• **Input data**
────

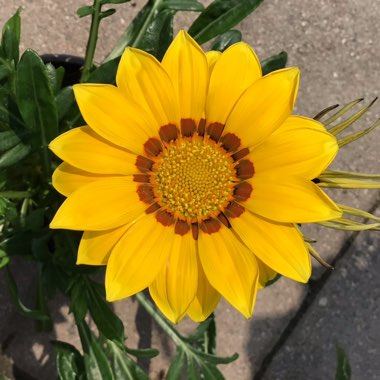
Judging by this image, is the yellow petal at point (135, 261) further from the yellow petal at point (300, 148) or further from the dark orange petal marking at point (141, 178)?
the yellow petal at point (300, 148)

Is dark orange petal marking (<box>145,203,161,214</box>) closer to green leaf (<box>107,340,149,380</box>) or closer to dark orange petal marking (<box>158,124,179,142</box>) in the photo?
dark orange petal marking (<box>158,124,179,142</box>)

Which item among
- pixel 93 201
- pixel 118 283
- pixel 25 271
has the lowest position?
pixel 25 271

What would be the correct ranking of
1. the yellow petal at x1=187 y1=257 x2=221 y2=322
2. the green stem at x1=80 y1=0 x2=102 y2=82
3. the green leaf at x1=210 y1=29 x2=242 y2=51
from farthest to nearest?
the green leaf at x1=210 y1=29 x2=242 y2=51
the green stem at x1=80 y1=0 x2=102 y2=82
the yellow petal at x1=187 y1=257 x2=221 y2=322

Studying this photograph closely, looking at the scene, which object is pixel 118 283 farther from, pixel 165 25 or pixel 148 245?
pixel 165 25

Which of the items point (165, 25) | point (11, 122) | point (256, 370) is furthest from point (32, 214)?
point (256, 370)

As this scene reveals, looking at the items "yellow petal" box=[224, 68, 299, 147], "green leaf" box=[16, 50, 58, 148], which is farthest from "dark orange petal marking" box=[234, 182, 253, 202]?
"green leaf" box=[16, 50, 58, 148]

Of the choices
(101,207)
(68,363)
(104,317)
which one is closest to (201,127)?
(101,207)
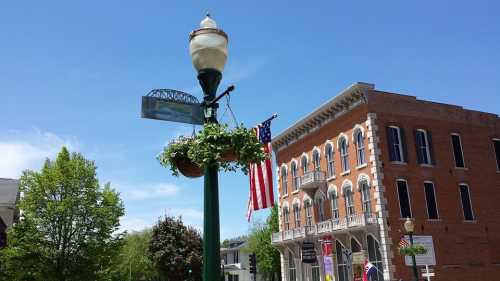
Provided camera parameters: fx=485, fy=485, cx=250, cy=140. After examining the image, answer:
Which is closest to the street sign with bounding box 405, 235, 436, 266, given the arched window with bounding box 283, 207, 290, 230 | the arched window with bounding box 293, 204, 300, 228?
the arched window with bounding box 293, 204, 300, 228

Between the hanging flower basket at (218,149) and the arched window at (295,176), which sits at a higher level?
the arched window at (295,176)

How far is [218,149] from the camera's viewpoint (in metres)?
5.68

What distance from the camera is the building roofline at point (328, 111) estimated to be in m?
33.4

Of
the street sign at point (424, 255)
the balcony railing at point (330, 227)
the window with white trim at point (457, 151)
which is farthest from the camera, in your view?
the window with white trim at point (457, 151)

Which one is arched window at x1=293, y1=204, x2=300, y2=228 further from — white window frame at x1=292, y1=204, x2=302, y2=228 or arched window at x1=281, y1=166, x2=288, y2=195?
arched window at x1=281, y1=166, x2=288, y2=195

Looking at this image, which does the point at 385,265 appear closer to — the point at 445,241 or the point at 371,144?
the point at 445,241

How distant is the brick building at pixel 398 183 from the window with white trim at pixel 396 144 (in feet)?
0.23

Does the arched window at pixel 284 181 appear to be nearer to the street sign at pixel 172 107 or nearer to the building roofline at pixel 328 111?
the building roofline at pixel 328 111

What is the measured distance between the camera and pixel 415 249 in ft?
72.1

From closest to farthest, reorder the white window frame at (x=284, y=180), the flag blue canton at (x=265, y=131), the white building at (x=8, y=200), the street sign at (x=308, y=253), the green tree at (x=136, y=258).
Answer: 1. the flag blue canton at (x=265, y=131)
2. the street sign at (x=308, y=253)
3. the white window frame at (x=284, y=180)
4. the white building at (x=8, y=200)
5. the green tree at (x=136, y=258)

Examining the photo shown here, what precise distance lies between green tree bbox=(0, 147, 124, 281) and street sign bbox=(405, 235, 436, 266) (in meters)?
18.4

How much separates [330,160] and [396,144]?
5.78m

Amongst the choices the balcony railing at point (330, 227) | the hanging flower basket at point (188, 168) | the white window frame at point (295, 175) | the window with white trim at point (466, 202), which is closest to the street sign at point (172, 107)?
the hanging flower basket at point (188, 168)

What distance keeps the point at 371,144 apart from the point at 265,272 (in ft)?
129
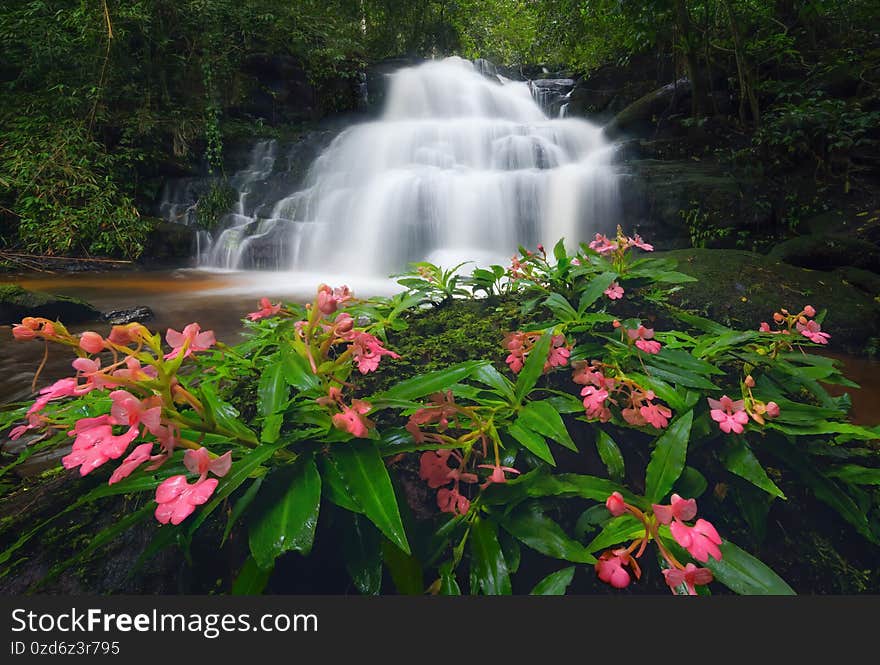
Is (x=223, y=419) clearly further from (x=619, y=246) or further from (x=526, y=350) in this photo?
(x=619, y=246)

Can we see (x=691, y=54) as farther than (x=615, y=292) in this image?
Yes

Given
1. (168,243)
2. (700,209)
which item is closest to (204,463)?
(700,209)

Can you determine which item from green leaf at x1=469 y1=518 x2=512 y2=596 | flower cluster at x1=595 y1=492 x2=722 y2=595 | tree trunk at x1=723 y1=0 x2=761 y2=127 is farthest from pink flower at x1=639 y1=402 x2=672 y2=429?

────

• **Exercise task**
Rewrite the part of the records that opens with the line containing "Amongst the choices" and runs through the end of the records, switching "further" to "farther" and leaving everything else unchanged. Leave the pictures out of your answer.

• **Solution**
Amongst the choices the balcony railing at point (330, 227) | the hanging flower basket at point (188, 168) | the white window frame at point (295, 175) | the window with white trim at point (466, 202), which is closest to the street sign at point (172, 107)?
the hanging flower basket at point (188, 168)

What distance keeps the point at 371,144 apart from the point at 265,272 (in ft)?
129
Is (x=223, y=419) clearly farther from (x=619, y=246) or farther from (x=526, y=350) in this photo?
(x=619, y=246)

Can we see (x=691, y=54) as farther than (x=615, y=292) in this image?
Yes

Given
1. (168,243)
2. (700,209)
which item is closest to (204,463)?
(700,209)

Can you determine which item from green leaf at x1=469 y1=518 x2=512 y2=596 | flower cluster at x1=595 y1=492 x2=722 y2=595 | tree trunk at x1=723 y1=0 x2=761 y2=127 is farthest from pink flower at x1=639 y1=402 x2=672 y2=429?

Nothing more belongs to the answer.